**** DATA UNDER STUDY ****

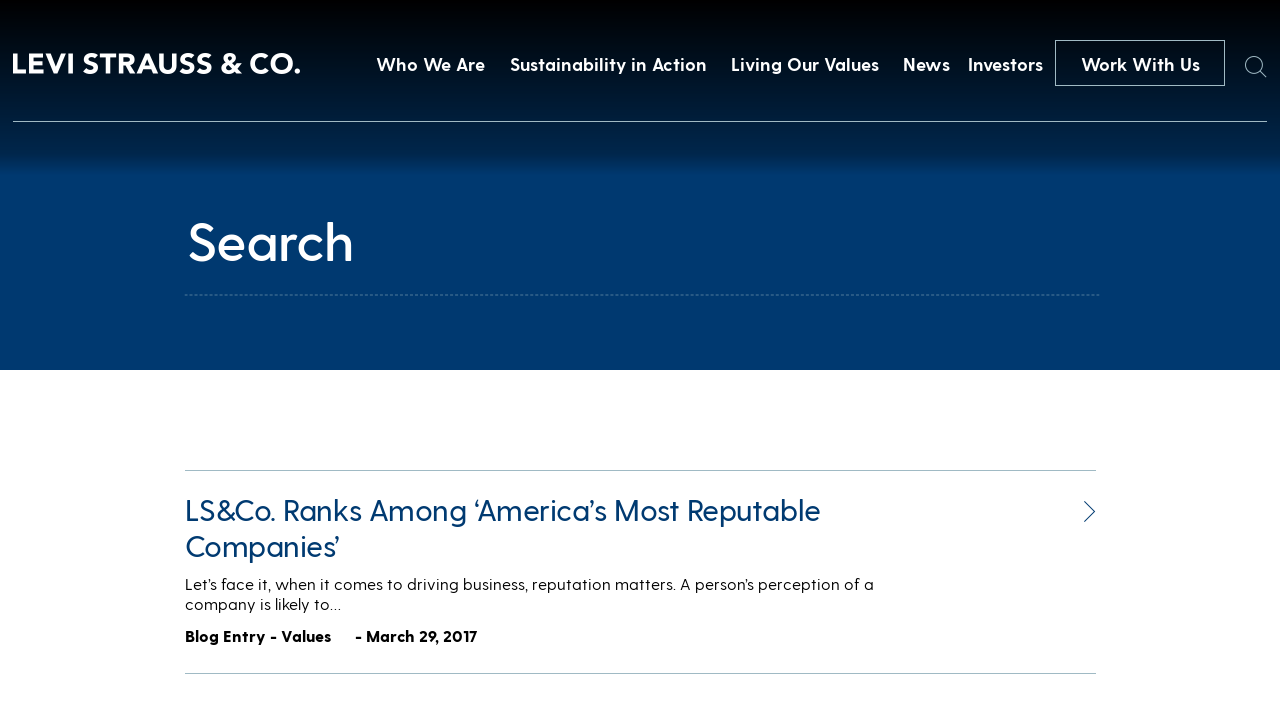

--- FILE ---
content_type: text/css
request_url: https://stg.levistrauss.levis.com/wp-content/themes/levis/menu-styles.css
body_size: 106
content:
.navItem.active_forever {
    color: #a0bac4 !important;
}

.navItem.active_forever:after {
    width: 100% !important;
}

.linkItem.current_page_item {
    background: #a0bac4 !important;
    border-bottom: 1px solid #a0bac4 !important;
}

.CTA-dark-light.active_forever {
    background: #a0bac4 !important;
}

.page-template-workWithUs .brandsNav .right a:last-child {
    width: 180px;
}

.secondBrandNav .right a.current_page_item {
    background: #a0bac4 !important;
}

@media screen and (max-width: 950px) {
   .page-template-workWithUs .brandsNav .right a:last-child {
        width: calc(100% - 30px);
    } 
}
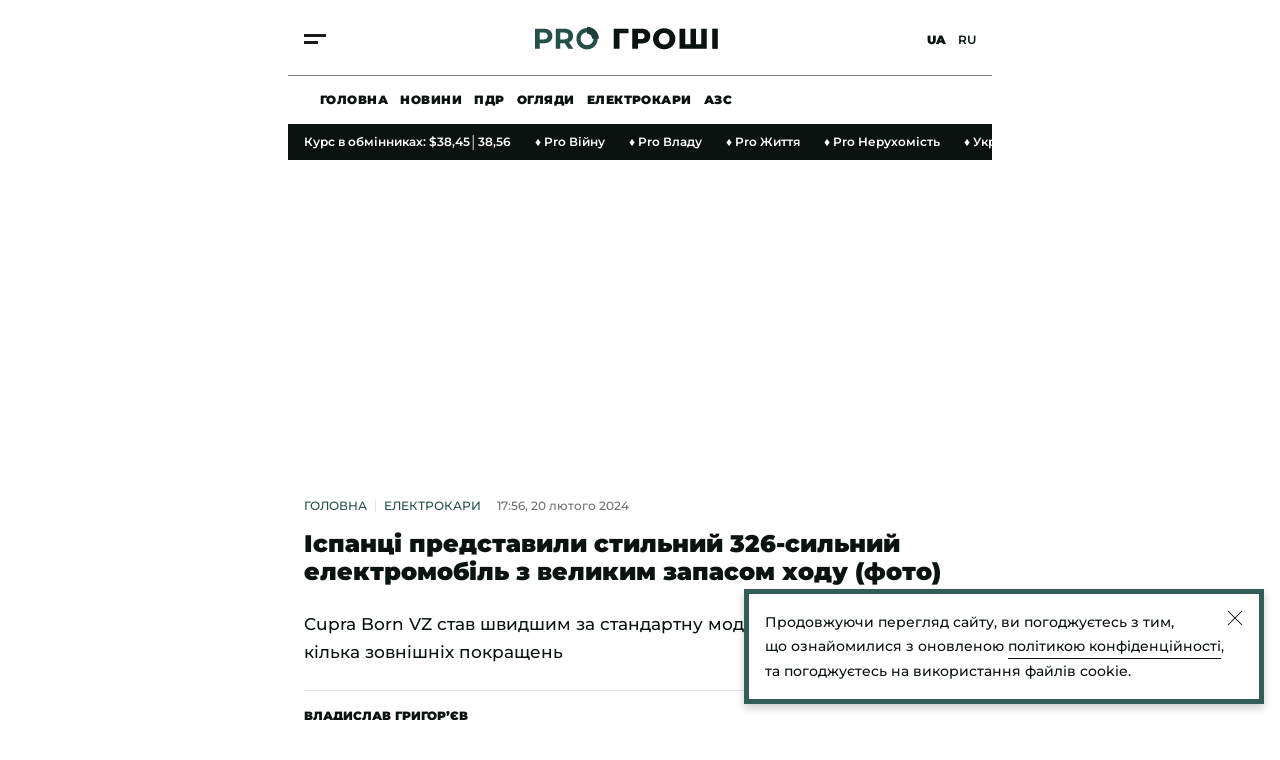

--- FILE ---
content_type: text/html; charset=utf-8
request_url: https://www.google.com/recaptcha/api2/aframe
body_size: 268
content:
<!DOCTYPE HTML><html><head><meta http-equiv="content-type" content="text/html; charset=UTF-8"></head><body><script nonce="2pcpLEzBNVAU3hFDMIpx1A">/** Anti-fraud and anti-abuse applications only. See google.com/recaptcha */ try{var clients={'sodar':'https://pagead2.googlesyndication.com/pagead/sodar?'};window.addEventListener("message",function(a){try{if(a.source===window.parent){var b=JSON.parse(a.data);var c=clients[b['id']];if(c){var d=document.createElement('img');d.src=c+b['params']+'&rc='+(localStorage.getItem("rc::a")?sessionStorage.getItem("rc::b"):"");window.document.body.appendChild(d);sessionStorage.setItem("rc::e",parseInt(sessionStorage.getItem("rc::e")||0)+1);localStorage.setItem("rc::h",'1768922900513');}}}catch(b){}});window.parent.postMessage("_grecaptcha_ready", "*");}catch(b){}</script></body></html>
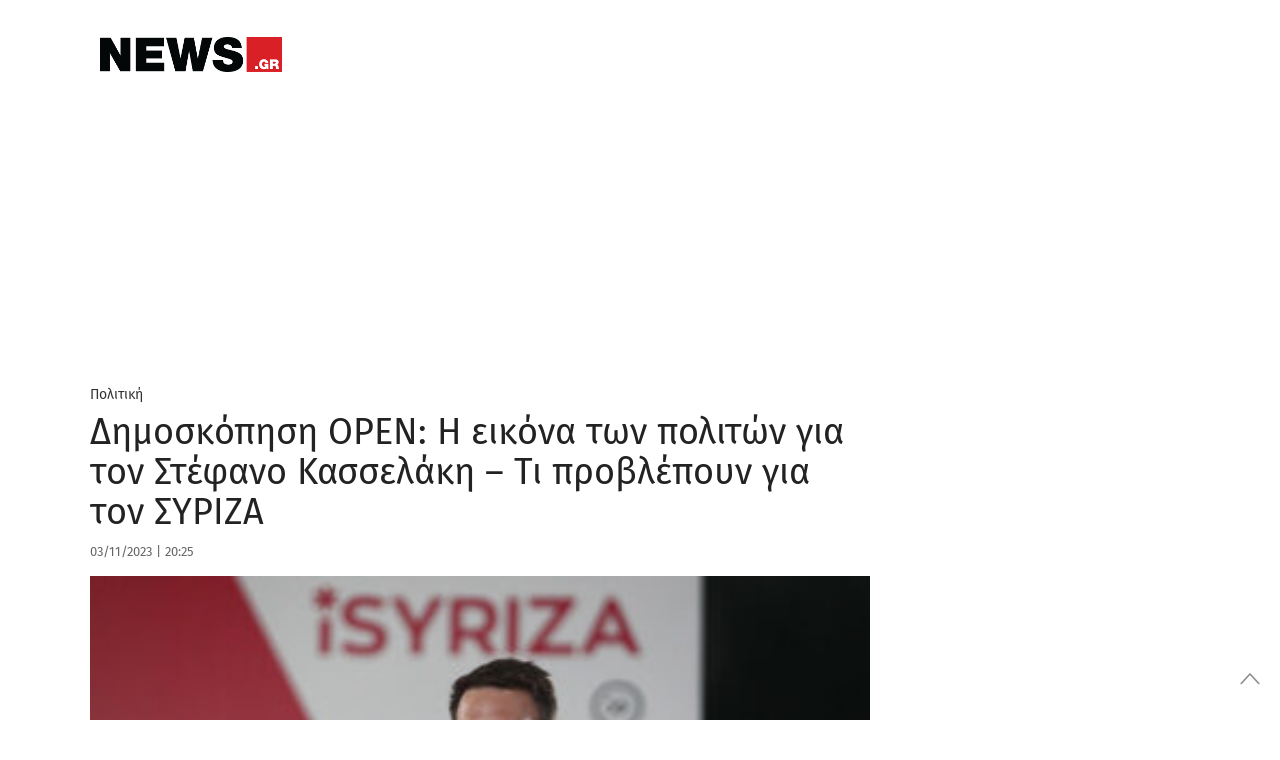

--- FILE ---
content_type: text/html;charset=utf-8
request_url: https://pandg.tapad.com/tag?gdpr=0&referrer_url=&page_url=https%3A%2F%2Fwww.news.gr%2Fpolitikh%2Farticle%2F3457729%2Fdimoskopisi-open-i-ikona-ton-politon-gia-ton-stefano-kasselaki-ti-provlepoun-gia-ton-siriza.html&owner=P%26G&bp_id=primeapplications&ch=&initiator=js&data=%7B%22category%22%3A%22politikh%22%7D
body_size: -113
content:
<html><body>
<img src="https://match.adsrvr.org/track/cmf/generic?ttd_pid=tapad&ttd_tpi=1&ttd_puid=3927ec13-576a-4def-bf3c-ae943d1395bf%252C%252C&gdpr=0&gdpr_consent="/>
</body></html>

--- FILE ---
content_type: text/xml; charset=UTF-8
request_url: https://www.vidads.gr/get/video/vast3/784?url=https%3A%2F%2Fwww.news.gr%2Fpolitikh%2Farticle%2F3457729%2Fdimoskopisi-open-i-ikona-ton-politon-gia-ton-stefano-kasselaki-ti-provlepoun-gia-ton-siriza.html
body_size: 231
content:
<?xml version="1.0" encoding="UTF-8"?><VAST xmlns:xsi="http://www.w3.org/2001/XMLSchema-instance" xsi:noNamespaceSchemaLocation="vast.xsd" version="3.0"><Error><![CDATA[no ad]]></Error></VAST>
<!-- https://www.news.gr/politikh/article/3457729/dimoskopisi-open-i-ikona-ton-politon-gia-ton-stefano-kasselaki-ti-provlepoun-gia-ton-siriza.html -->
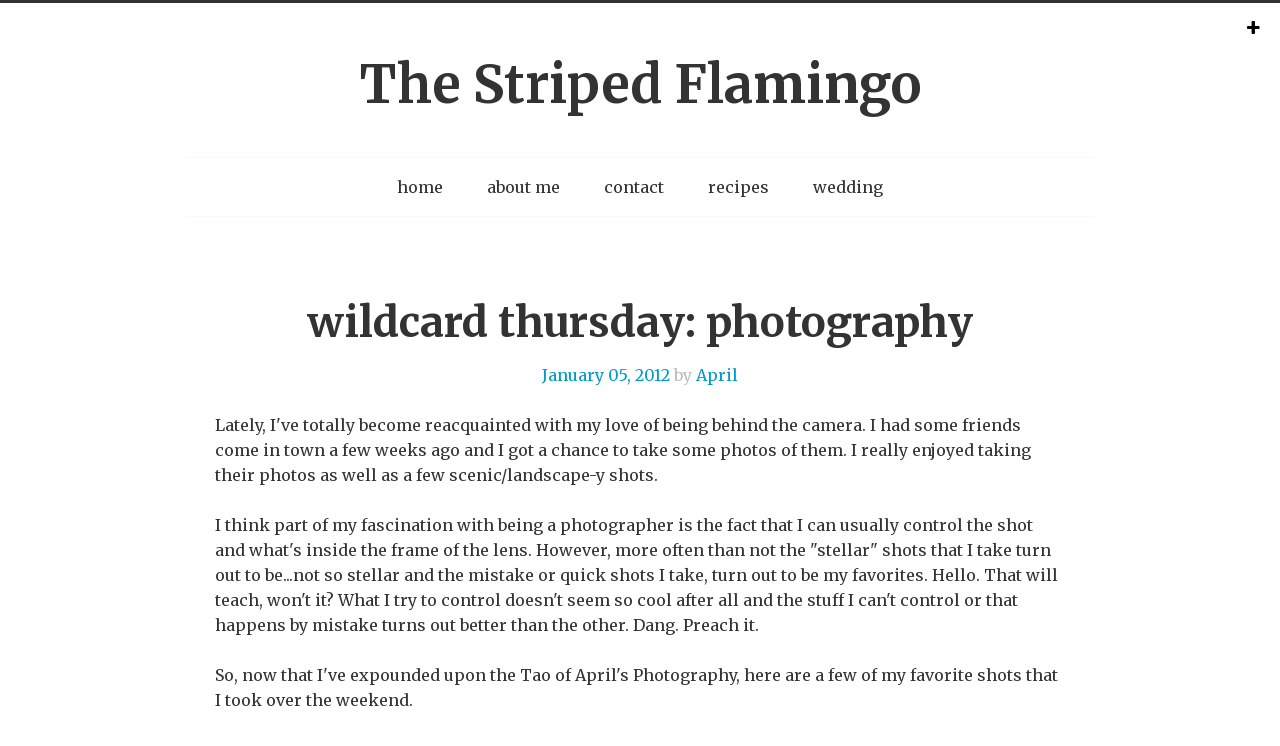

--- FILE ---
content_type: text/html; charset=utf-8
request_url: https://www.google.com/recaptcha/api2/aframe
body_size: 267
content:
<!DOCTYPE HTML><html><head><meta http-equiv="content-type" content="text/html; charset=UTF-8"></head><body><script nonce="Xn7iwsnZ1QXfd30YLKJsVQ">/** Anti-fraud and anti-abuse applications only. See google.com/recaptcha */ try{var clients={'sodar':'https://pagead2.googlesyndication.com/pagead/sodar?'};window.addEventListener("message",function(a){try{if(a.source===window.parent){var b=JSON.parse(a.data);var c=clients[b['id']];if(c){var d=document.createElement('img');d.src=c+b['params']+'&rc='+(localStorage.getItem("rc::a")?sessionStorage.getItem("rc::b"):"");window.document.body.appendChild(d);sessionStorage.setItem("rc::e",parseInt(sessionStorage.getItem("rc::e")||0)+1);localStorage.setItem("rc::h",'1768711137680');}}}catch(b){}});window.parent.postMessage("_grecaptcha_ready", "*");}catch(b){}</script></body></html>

****

PROBLEM DESCRIPTION:
Using the data above, return the lines from the one holding "width: 100% !important;" through the one holding "content_type: text/html;charset=utf-8" exactly, but not the pictures.

TASK ANSWER:
    width: 100% !important;
}

.linkItem.current_page_item {
    background: #a0bac4 !important;
    border-bottom: 1px solid #a0bac4 !important;
}

.CTA-dark-light.active_forever {
    background: #a0bac4 !important;
}

.page-template-workWithUs .brandsNav .right a:last-child {
    width: 180px;
}

.secondBrandNav .right a.current_page_item {
    background: #a0bac4 !important;
}

@media screen and (max-width: 950px) {
   .page-template-workWithUs .brandsNav .right a:last-child {
        width: calc(100% - 30px);
    } 
}

--- FILE ---
content_type: text/html; charset=utf-8
request_url: https://www.google.com/recaptcha/api2/aframe
body_size: 268
content:
<!DOCTYPE HTML><html><head><meta http-equiv="content-type" content="text/html; charset=UTF-8"></head><body><script nonce="2pcpLEzBNVAU3hFDMIpx1A">/** Anti-fraud and anti-abuse applications only. See google.com/recaptcha */ try{var clients={'sodar':'https://pagead2.googlesyndication.com/pagead/sodar?'};window.addEventListener("message",function(a){try{if(a.source===window.parent){var b=JSON.parse(a.data);var c=clients[b['id']];if(c){var d=document.createElement('img');d.src=c+b['params']+'&rc='+(localStorage.getItem("rc::a")?sessionStorage.getItem("rc::b"):"");window.document.body.appendChild(d);sessionStorage.setItem("rc::e",parseInt(sessionStorage.getItem("rc::e")||0)+1);localStorage.setItem("rc::h",'1768922900513');}}}catch(b){}});window.parent.postMessage("_grecaptcha_ready", "*");}catch(b){}</script></body></html>

--- FILE ---
content_type: text/html;charset=utf-8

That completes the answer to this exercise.